▸ Work to complete: What is needed is an exact repeat of the lines from the line containing "Is (x=467, y=800)" through the final line of the entries below, and nothing else.

☆ ☆ ☆ ☆

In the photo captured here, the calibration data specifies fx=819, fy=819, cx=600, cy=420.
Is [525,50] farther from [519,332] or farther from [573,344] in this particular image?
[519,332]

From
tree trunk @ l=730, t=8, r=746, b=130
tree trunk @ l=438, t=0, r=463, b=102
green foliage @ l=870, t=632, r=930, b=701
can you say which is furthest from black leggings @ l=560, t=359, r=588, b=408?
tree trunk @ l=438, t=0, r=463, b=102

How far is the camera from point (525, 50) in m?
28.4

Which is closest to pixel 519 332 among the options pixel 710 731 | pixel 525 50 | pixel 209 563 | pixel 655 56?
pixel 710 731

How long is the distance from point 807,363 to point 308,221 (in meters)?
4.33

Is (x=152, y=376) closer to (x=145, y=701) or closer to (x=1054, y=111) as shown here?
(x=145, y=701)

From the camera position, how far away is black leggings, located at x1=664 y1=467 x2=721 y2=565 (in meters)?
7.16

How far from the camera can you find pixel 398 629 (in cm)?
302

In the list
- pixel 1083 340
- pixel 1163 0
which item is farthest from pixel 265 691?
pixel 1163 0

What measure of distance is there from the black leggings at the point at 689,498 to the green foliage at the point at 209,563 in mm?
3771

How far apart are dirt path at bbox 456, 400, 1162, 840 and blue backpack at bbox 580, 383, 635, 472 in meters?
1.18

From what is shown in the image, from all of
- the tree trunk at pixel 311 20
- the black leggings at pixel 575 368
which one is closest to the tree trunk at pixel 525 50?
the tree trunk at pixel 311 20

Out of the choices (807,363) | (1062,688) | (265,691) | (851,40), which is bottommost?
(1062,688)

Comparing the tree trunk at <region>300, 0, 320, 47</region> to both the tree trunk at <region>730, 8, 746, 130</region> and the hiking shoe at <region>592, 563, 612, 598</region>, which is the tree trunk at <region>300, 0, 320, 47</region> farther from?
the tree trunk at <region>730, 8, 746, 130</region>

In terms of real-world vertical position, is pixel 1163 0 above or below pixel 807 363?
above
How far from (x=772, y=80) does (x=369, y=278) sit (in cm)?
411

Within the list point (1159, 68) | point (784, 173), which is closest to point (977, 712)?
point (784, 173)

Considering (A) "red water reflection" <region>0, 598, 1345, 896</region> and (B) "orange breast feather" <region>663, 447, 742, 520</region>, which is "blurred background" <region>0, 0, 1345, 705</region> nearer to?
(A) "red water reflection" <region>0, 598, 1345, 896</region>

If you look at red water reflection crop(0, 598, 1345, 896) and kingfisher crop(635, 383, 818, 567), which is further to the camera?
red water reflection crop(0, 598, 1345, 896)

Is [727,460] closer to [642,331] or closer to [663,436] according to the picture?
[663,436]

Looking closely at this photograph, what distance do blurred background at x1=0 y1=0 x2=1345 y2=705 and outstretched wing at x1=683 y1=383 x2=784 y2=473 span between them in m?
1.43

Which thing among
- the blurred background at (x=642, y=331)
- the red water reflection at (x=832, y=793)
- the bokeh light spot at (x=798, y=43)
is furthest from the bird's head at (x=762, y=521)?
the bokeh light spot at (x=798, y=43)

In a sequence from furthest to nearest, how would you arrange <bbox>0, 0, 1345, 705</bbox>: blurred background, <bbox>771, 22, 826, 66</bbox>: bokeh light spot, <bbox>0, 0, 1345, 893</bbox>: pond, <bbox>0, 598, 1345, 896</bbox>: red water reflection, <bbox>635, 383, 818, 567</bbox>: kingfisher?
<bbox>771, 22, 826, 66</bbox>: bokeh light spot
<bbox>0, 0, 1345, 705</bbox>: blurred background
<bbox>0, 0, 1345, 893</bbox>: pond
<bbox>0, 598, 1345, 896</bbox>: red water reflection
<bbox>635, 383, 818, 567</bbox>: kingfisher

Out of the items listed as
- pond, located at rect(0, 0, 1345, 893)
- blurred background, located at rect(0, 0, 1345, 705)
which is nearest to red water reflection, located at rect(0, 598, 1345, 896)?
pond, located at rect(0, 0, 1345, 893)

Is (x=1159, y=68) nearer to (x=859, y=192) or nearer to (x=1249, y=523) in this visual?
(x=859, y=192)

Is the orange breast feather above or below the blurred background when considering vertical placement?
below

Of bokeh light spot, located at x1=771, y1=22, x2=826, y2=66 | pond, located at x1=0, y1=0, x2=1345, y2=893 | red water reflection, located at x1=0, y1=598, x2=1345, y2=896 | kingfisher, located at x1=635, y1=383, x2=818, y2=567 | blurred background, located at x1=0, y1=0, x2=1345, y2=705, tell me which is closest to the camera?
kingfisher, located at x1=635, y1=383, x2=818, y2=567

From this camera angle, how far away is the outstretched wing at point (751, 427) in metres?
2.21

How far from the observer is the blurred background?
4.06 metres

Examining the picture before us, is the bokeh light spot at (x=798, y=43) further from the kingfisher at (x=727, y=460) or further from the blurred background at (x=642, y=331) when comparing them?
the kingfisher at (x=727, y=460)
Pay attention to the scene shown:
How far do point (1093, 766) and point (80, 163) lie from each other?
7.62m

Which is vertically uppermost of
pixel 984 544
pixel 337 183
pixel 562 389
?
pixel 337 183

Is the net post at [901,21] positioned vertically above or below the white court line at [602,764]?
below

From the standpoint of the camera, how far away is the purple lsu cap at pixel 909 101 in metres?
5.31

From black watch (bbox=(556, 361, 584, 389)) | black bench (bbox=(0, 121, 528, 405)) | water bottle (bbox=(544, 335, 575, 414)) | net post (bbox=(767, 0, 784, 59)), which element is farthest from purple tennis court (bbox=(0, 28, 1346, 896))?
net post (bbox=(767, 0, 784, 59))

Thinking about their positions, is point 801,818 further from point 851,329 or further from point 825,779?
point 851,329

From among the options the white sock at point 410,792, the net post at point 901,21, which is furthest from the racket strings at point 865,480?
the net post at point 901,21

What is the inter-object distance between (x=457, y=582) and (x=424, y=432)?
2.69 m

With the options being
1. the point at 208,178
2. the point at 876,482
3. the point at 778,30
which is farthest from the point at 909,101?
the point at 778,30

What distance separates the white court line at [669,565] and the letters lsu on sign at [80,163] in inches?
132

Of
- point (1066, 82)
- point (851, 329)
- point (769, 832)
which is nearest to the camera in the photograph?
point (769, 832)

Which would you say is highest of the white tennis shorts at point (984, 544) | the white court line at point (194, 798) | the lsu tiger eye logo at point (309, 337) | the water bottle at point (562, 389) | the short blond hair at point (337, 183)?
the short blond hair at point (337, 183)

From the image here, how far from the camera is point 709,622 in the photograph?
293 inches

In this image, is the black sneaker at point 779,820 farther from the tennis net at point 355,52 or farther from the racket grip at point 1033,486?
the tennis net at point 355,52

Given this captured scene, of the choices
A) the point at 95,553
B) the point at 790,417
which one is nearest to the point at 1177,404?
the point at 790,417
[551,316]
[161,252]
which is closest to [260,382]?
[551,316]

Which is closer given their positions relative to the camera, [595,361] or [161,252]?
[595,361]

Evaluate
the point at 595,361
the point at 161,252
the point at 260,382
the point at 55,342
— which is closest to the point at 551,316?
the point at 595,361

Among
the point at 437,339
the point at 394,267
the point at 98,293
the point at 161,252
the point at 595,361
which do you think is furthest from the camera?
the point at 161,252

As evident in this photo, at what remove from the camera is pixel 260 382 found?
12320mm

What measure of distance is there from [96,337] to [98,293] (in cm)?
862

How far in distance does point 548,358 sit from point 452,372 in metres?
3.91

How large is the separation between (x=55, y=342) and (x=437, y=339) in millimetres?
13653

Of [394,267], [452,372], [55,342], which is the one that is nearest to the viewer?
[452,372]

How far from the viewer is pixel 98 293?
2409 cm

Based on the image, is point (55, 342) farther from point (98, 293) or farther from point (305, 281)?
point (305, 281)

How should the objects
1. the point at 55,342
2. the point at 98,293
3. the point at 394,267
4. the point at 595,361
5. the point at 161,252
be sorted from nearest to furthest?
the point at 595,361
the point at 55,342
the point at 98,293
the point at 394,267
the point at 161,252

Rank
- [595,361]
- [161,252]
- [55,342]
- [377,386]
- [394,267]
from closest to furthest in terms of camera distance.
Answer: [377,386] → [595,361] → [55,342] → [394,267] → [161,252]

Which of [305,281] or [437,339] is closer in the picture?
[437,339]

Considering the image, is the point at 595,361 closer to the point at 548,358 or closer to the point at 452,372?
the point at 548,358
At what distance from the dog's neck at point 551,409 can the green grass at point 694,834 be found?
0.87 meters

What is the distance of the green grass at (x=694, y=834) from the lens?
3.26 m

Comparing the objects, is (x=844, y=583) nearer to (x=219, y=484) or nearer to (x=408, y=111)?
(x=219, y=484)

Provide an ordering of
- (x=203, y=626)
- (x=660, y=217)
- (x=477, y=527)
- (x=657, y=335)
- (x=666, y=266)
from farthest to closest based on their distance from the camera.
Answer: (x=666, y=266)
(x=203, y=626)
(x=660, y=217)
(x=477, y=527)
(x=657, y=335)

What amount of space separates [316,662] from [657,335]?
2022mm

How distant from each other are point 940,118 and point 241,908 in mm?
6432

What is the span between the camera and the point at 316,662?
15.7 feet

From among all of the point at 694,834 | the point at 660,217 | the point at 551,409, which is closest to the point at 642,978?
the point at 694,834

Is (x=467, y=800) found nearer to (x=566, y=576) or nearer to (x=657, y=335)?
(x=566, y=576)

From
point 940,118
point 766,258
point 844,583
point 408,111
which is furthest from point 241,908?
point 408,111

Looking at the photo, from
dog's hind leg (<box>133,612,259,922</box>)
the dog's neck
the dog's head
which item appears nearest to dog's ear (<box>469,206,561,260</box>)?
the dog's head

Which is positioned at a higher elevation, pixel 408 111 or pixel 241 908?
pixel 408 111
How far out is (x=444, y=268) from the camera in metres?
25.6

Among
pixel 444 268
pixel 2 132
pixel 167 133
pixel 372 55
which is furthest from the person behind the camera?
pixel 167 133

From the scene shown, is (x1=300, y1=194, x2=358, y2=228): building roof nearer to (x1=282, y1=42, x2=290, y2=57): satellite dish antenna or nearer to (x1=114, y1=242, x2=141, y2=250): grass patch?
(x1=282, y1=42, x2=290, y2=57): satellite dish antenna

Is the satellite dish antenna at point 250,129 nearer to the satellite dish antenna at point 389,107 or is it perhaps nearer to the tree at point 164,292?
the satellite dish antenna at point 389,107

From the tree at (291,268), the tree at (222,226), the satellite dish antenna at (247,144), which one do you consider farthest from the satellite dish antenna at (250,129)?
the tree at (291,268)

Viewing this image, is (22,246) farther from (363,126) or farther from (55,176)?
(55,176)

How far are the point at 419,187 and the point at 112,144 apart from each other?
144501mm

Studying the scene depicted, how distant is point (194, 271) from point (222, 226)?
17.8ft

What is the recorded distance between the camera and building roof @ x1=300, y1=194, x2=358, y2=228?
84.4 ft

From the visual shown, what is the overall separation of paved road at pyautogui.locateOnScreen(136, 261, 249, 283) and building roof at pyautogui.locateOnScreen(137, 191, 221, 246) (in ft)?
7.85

☆ ☆ ☆ ☆

▸ Completed task:
Is (x=467, y=800) found nearer to (x=566, y=576) or nearer to (x=657, y=335)?
(x=566, y=576)

From
point 940,118
point 766,258
point 844,583
point 408,111
which is furthest from point 241,908?
point 408,111

Looking at the photo, from
dog's hind leg (<box>133,612,259,922</box>)
the dog's neck
the dog's head
which item appears nearest to dog's ear (<box>469,206,561,260</box>)?
the dog's head

Which is positioned at a higher elevation, pixel 408 111 or pixel 241 908?
pixel 408 111
How far out is (x=444, y=268) from the camera in metres?
25.6

Among
pixel 444 268
pixel 2 132
pixel 167 133
pixel 372 55
which is furthest from the person behind the camera?
pixel 167 133

From the scene shown, is (x1=300, y1=194, x2=358, y2=228): building roof nearer to (x1=282, y1=42, x2=290, y2=57): satellite dish antenna or nearer to (x1=114, y1=242, x2=141, y2=250): grass patch?
(x1=282, y1=42, x2=290, y2=57): satellite dish antenna

Is the satellite dish antenna at point 250,129 nearer to the satellite dish antenna at point 389,107 or is it perhaps nearer to the tree at point 164,292?
the satellite dish antenna at point 389,107

From the tree at (291,268), the tree at (222,226), the satellite dish antenna at (247,144), which one do you consider farthest from the satellite dish antenna at (250,129)?
the tree at (291,268)

Viewing this image, is (22,246) farther from (363,126) or farther from (55,176)?
(55,176)

How far are the point at 419,187 and the point at 112,144 apart from each other?
144501mm

Studying the scene depicted, how distant is point (194, 271) from point (222, 226)?
17.8ft

What is the recorded distance between the camera and building roof @ x1=300, y1=194, x2=358, y2=228?
84.4 ft

From the visual shown, what is the overall separation of paved road at pyautogui.locateOnScreen(136, 261, 249, 283) and building roof at pyautogui.locateOnScreen(137, 191, 221, 246) (in ft)?
7.85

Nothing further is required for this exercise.